KELLY O'DWYER was appointed the Minister for Women in December 2017. One could say that this was a positive move for the Turnbull Government and a refreshing change from Michaela Cash or Tony Abbott, whose "qualifications" for the role included, uh, "having daughters" and
having archaic views on Australian Women.
O'Dwyer declared herself a feminist in her first address in the role. She was careful to differentiate herself from Michaela Cash by openly declaring herself a feminist. She drew on her experiences of cute conversations with her daughter who referred to the pilot as a "she". She highlighted her role in founding the Parliamentary Friends of Women in Science, Maths and Engineering.

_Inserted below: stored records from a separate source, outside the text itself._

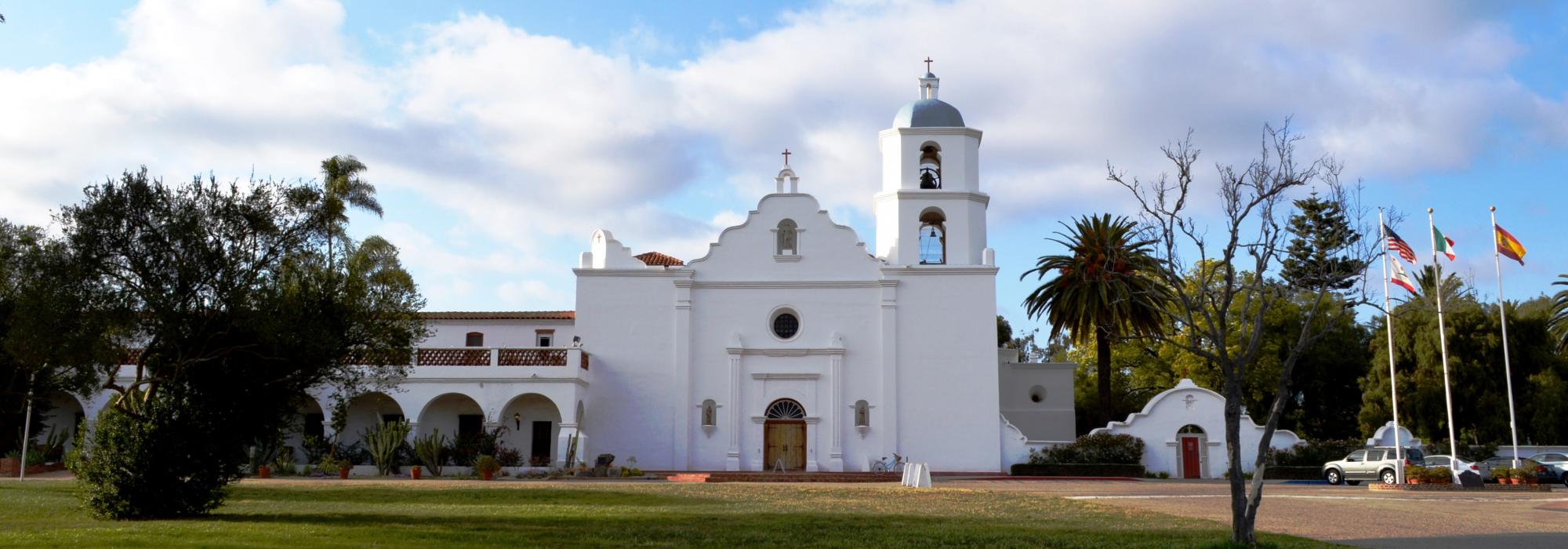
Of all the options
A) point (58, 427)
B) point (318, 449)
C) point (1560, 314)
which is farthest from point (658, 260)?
point (1560, 314)

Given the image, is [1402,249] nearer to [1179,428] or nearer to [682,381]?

Last year, the Turnbull Government introduced the Towards 2025: An Australian Government strategy to boost women’s workforce participation, in which Michaela Cash claimed that they are reducing the gender pay gap by increasing the participation of women in the workforce.... because that is the reason why there is pay gap — women are just not participating in the workforce. Michaela Cash seemed to be confusing women's participation in work with the gender pay inequity. It's a red herring.
At least Cash was honest about not being a feminist.

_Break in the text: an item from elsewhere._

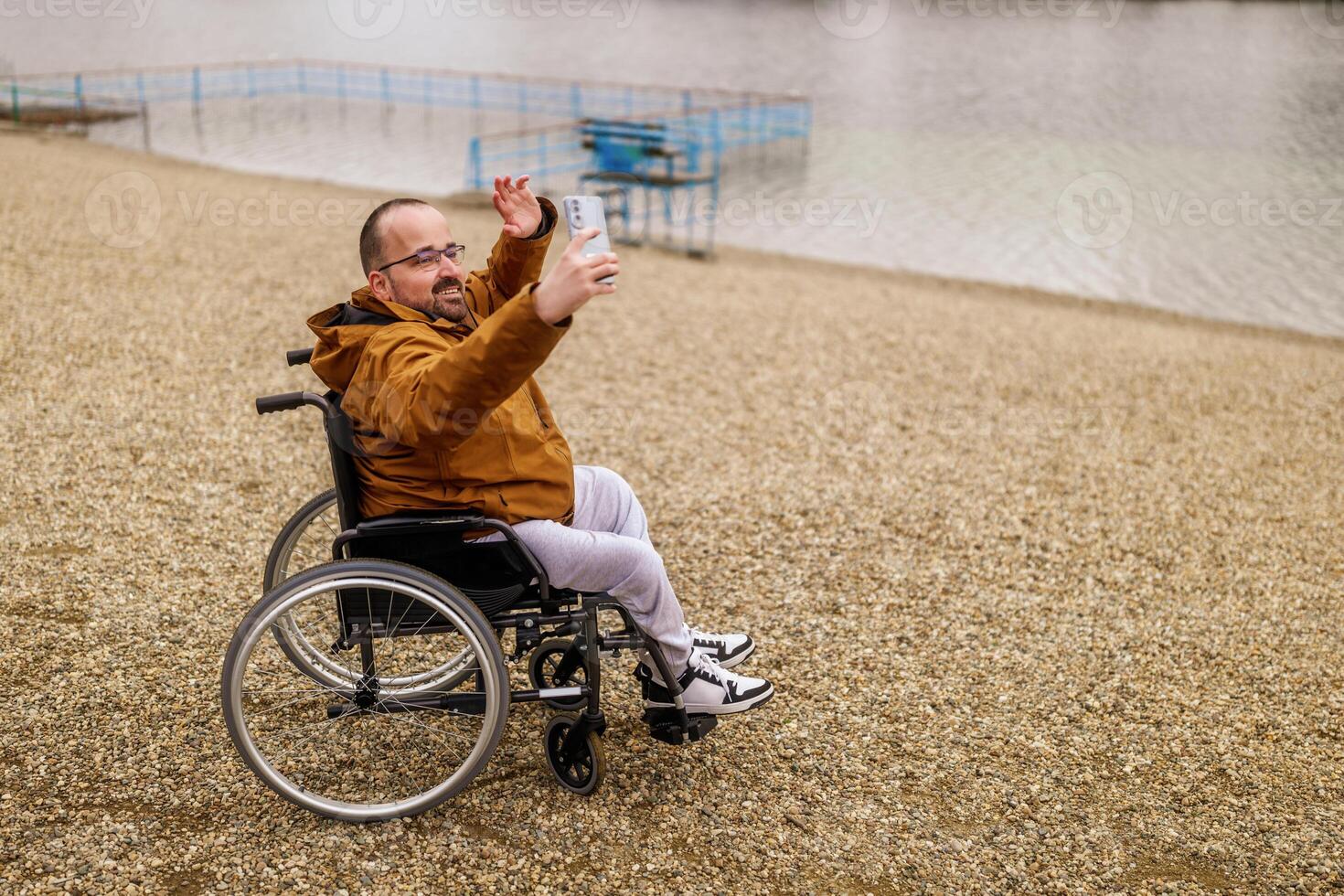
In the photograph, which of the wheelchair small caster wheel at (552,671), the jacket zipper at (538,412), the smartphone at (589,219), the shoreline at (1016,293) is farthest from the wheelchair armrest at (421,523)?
the shoreline at (1016,293)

O'Dwyer has sought to reduce pay inequity by calling on businesses nicely (which we know always works) to check once a male has a pay rise whether or not any females are left behind. Not by imposing any actual penalties on businesses who knowingly have pay gaps for men and women in the same roles (with presumably everything else on par).

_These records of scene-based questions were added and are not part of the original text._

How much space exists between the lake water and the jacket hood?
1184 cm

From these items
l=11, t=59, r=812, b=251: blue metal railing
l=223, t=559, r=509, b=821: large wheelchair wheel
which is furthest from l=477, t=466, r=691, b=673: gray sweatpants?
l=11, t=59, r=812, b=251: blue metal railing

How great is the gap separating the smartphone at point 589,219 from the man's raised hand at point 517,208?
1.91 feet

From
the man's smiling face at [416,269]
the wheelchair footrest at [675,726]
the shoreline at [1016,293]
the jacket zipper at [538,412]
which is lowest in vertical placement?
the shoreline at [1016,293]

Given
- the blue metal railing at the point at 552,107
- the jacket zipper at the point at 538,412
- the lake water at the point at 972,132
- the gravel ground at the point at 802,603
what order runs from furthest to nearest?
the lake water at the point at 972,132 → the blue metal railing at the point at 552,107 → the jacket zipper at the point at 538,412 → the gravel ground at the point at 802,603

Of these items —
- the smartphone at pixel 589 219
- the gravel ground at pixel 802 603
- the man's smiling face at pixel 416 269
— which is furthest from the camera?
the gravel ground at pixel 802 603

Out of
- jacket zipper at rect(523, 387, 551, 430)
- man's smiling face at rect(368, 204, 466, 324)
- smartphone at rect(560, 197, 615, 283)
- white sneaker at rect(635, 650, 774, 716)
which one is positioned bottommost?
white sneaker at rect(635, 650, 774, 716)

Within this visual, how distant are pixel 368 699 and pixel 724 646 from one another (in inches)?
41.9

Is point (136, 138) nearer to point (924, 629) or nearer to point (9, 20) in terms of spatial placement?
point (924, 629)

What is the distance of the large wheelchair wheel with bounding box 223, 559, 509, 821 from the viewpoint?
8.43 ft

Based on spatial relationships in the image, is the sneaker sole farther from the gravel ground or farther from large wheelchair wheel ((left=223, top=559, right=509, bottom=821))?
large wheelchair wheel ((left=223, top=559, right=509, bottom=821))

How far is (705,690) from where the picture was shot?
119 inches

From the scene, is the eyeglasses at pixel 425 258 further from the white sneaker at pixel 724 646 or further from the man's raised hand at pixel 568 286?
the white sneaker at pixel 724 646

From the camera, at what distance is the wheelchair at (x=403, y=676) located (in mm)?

As the saying goes, talk is cheap.
I'm not convinced.
Don't get me wrong, O'Dwyer is a feminist, but only a half-assed neoliberal Sheryl Sandberg version 2 way (that is: the free market and the individual's right to economic participation will solve everything including well entrenched sexism).
She's a feminist... but only when it comes to certain groups of women who are looking for economic advancement (poor women need not apply) or when it suits her political purpose (to fill the role of the Minister for Women). In her speech, she referred to a female scientist who she assisted gaining part time employment for an NHMRC research grant. Kudos to her. That was a positive move, but there is something about her feminist claim I'm still not buying.
For instance, if she really cared about advancing women, she wouldn't have joined the
boys club Liberal Party, which severely underrepresents women in parliament. The same political party that nominated Tony Abbott as their leader, implemented a GST on tampons and sanitary items, and still refused to remove the much contested tampon tax (mind you Labor didn't cut it either, but at least Tanya Pilbersek is talking about it — talk still being cheap).
She defended Tony Abbott, who has made it clear on several occasions he has archaic views on Australian women.
For example, as a university student in the 1970s, Abbott wrote:
'I think it would be folly to expect that women will ever dominate or even approach equal representation in a large number of areas simply because their aptitudes, abilities and interests are different for physiological reasons.'
If he had made that quote alone, I would give Abbott the benefit of the doubt as attitudes towards women in the 1970s were different to 2018 and people do change. But his archaic views on women persist to this day.
As self-appointed Minister for Women, Abbott chose to cut funding to community legal centres, who predominately dealt with domestic violence, which we know is killing around one Australian women per week. He has made it clear that he believes a woman's right to withhold sexual intercourse entirely needs to be "moderated". O'Dwyer defended him and hence you'd be forgiven for being a little bit skeptic of her "feminist identity" today.
She accused Julia Gillard of playing the "gender card" in her misogyny speech:
It arguably suited O'Dwyer to do so for political gain — just like it suits her to declare herself a feminist now.
The trouble with asserting that she is a feminist is that the principles underlying the Liberal Party are not compatible with feminism. In other words, economic freedom and participation are not going to solve feminist issues.
Don't get me wrong, it is possible to be a conservative feminist — it's just unlikely when your political party is anything but and doesn't seem to be changing anytime soon.
Given her track record of refusing to admit the Government took too long to commence the Banking Royal Commission, O'Dwyer can assert she's a feminist as long as she likes — but I'd advise her to pull the other one.